2008 Latest Caselaw 1159 Del

Citation : 2008 Latest Caselaw 1159 Del
Judgement Date : 28 July, 2008

Delhi High Court
Smt. Meghawati vs Raja Ram Yadav & Ors. on 28 July, 2008
Author: V.B.Gupta
*            HIGH COURT OF DELHI : NEW DELHI



                      MAC App. No.697 of 2006

%                     Judgment reserved on:16th July, 2008

                      Judgment delivered on: 28th July, 2008


Smt. Meghawati
W/o. Late Sh. Member Singh
R/o. Opposite Shiv Mandir,
Gali Shani Bazar Wali,
Village & Post Johri Pur,
Delhi                                          ... Appellant.

                            Through: Mr. Bhopal Singh, Adv.

                      Vs.

1. Raja Ram Yadav
   S/o. Sh. Ram Bali Yadav
   R/o. 14-B/46, Dev Nagar,
   Karol Bagh, Delhi

2. Harpreet Walia
   S/o. Sh. Suderson Singh
   R/o 14-B/46, Dev Nagar,
   Karo, Bagh, Delhi

3. National Insurance Company
   Division Office No.22,
   5/67, Pal Mohan House,
   Padam Singh Road,
   Karol Bagh, Delhi.




MAC App.No.697/2006                                  Page 1 of 14
 4. Ajay Kaushik,
   S/o. Late Sh. Member Singh

5. Pritam Kaushik,
   S/o. Late Sh. Member singh

   Both R/o. Opposite Shiv Mandir,
   Gali Shani Bazar Wali,
   Village & Post Johri Pur,
   Delhi

6. Mrs. Sangeeta Rani Sharma
   W/o. Sh. Dinesh Kumar Sharma,
   D/o. Late Sh. Member Singh
   R/o. A-33 (65) Gali No.7,
   Phase-10, Shiv Vihar, Delhi   ... Respondents

                      Through: Ms. Nanita Sharma, Adv.
                      for respondents No.3.

Coram:
HON'BLE MR. JUSTICE V.B. GUPTA

1. Whether the Reporters of local papers may
be allowed to see the judgment?                      Yes

2. To be referred to Reporter or not?                Yes

3. Whether the judgment should be reported
in the Digest?                                       Yes

V.B. GUPTA, J.

The present appeal under Section 173 of the

Motor Vehicle Act, 1988 (for short as „Act‟) has been

filed by the appellant seeking enhancement of the

compensation amount.

2. By the impugned judgment dated 18th May, 2006,

passed by Sh. A.S. Yadav, Judge MACT, New Delhi, an

award in the sum of Rs.1,32,200/- along with 6%

interest from the date of filing of the petition till

realization was passed in favour of the appellant.

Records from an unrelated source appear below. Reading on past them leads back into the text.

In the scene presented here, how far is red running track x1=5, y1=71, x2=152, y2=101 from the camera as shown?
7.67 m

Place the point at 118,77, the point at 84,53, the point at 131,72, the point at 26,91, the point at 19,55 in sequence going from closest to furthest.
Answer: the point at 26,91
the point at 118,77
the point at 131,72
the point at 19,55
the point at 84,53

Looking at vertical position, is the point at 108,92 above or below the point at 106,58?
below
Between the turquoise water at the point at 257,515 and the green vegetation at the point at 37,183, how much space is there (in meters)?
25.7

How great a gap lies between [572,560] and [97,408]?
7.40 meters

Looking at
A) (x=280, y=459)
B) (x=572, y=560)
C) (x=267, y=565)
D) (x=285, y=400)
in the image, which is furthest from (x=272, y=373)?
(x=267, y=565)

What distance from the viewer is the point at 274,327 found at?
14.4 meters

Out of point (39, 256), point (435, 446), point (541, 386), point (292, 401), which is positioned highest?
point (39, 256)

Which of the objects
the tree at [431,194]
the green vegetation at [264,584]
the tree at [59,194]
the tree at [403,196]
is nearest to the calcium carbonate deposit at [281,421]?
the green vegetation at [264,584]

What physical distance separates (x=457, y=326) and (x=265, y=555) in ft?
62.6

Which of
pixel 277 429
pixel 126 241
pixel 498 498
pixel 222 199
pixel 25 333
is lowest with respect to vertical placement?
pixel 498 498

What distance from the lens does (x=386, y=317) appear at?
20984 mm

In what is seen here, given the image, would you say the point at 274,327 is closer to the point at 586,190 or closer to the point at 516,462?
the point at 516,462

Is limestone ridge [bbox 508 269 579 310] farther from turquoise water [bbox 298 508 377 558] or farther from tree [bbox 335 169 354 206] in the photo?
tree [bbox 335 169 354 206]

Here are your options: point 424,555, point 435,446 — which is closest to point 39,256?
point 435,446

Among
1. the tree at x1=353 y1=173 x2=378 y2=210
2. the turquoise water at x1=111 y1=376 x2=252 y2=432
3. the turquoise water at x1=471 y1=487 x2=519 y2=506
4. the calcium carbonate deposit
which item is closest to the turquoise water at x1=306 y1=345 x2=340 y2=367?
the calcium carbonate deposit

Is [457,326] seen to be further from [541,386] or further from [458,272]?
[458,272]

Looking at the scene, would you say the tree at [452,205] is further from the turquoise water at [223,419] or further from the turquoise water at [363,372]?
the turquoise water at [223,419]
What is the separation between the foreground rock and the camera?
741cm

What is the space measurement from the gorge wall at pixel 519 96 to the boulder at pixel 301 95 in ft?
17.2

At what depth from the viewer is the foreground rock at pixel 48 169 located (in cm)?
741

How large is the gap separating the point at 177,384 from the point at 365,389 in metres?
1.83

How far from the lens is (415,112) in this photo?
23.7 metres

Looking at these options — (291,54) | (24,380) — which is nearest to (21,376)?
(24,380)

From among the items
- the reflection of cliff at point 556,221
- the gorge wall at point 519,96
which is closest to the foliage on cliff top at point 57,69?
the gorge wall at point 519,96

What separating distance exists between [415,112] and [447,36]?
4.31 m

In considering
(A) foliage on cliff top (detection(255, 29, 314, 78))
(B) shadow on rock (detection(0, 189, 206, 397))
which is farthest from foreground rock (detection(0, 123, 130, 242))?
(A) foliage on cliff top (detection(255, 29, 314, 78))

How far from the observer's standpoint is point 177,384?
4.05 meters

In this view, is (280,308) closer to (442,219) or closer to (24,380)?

3. Being dissatisfied with the award, the appellant

has filed the present appeal.

4. The brief facts of this case are that on 1st August,

2002 at about 10.00 p.m., the deceased Member Singh

was coming on foot from VSNL office at NIC Building,

Parliament Street, New Delhi to the nearest Bus Stop

for taking the bus. While he was near Shahanshah

Restaurant, W.C. Road, he was hit by a Water Tanker

bearing No.DL 1G-0804 which was being driven by

respondent No.1, Raja Ram Yadav in a rash and

negligent manner. The deceased succumbed to the

injuries on the same day. Respondent No.2, Harpreet

Walia, is the owner of the tanker and offending vehicle

was insured with respondent No.3/Insurance Company.

5. The deceased was aged 54 years at the time of

the accident and was getting a monthly pension of

Rs.1,275/-. It has been further stated in the petition

that apart from the pension, deceased was already

getting Rs.4,000/- p.m. while working as a Supervisor

with M/s. Megh Engineering Works of which his son is

the proprietor.

6. It has been contended by learned counsel for the

appellant that Sh.Ajay Kaushik, son of the deceased,

who has appeared as PW 2, has categorically proved

on record that his father was employed in his firm and

he used to pay salary of Rs.4,000/- p.m. PW 1 Smt.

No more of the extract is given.